For this assignment we created individual xml, JSON, and html files to store information related to books we have read and enjoyed. After uploading these files to the internet, we developed R scripts to retrieve the files and then the information into separate dataframes.
This exercise facilitates our understanding of xml, JSON, and html file structures as well as our ablity to manipulate this information.
library(xml2)
library(flatxml)
library(methods)
library(htmltab)
library(kableExtra)
library(tidyverse)
library(magrittr)
library(jsonlite)
Read html table and save into dataframe. In this case, I used the htmltab function.

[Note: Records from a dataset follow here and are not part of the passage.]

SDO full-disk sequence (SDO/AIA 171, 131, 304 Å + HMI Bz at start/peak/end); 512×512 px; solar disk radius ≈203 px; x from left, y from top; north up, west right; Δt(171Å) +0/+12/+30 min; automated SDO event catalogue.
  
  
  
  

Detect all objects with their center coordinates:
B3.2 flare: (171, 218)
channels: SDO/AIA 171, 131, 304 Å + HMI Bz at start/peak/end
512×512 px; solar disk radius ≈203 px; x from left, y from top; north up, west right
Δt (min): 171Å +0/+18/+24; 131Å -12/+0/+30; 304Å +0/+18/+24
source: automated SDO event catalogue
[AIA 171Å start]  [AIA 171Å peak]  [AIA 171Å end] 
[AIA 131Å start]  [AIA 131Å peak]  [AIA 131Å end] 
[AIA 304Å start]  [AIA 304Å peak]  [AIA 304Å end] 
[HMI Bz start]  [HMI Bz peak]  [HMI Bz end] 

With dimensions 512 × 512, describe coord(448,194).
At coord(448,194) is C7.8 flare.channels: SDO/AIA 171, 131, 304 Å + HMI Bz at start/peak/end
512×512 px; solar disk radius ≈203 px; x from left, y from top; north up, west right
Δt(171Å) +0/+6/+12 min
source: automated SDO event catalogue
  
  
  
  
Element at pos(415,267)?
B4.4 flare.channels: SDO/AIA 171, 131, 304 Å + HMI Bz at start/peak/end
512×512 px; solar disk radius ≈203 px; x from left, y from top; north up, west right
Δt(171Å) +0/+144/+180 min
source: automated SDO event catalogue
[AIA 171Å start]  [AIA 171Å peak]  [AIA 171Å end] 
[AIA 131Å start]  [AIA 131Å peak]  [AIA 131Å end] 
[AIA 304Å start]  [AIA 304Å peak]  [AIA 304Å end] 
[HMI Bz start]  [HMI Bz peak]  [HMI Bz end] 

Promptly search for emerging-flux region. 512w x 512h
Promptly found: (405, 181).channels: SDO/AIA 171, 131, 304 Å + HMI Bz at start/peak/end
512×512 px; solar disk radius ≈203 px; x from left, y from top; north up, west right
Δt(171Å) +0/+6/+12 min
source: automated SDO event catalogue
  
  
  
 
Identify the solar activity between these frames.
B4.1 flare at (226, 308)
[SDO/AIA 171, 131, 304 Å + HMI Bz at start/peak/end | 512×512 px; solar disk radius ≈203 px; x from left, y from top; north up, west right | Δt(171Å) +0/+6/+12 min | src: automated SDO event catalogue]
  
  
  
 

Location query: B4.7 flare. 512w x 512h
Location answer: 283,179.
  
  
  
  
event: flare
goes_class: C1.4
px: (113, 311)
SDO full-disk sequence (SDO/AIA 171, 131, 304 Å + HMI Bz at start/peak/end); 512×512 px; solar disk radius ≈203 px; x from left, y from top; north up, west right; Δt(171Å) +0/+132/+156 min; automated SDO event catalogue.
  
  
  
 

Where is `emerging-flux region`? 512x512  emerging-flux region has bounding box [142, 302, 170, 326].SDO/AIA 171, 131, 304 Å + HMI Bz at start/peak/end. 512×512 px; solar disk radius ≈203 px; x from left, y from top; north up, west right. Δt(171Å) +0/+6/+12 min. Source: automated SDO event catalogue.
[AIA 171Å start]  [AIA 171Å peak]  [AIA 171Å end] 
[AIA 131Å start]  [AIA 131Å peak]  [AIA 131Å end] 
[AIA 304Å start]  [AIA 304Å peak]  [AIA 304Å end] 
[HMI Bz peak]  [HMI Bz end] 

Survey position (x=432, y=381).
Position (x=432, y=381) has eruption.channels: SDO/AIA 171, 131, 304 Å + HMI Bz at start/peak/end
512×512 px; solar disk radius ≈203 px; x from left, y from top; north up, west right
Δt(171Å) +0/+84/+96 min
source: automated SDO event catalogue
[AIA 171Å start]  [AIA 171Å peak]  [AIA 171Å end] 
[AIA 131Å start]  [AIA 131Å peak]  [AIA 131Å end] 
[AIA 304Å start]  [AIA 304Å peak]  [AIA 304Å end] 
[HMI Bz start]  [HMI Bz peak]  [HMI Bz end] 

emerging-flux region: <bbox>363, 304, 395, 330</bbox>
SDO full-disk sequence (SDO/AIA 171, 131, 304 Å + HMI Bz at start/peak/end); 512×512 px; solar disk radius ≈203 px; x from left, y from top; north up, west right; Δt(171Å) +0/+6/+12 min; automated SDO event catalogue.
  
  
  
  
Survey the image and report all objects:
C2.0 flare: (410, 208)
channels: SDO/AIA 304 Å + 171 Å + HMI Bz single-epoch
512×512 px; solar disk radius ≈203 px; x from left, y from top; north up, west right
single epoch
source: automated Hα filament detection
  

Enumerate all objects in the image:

#Read in html table from github and save as dataframe
url <- "https://raw.githubusercontent.com/sconnin/DATA607_HW7/main/HW7_html_table.html?token=APC5QM2CW2P3H5W6W6QXZSTAK6PXI"
df_books<-htmltab(doc=url)
#Print table without assigned row numbers
row.names(df_books) <- NULL
df_books%>%kbl%>%kable_material(c("striped"))
ID | Title | Author | ISBN | Publisher | Pages | Copyright Year |
---|---|---|---|---|---|---|
1 | Their Eyes Were Watching God | Zora Neale Hurston | 9780060916503 | HARPERCOLLINS PUBLISHERS | 207 | 1990 |
2 | Sand County Almanac With Essays on Conservation from Round River | Aldo Leopold | 9780345345059 | PENGUIN RANDOM HOUSE | 320 | 1966 |
3 | Desert Solitaire | Edward Abbey | 9780671695880 | POCKET BOOKS | 288 | 1990 |
Read xml file from Github and convert to dataframe. I used the flatxml library for this purpose.
# Convert the input xml file to a data frame.
df_xml <- fxml_importXMLFlat("https://raw.githubusercontent.com/sconnin/DATA607_HW7/main/books.xml")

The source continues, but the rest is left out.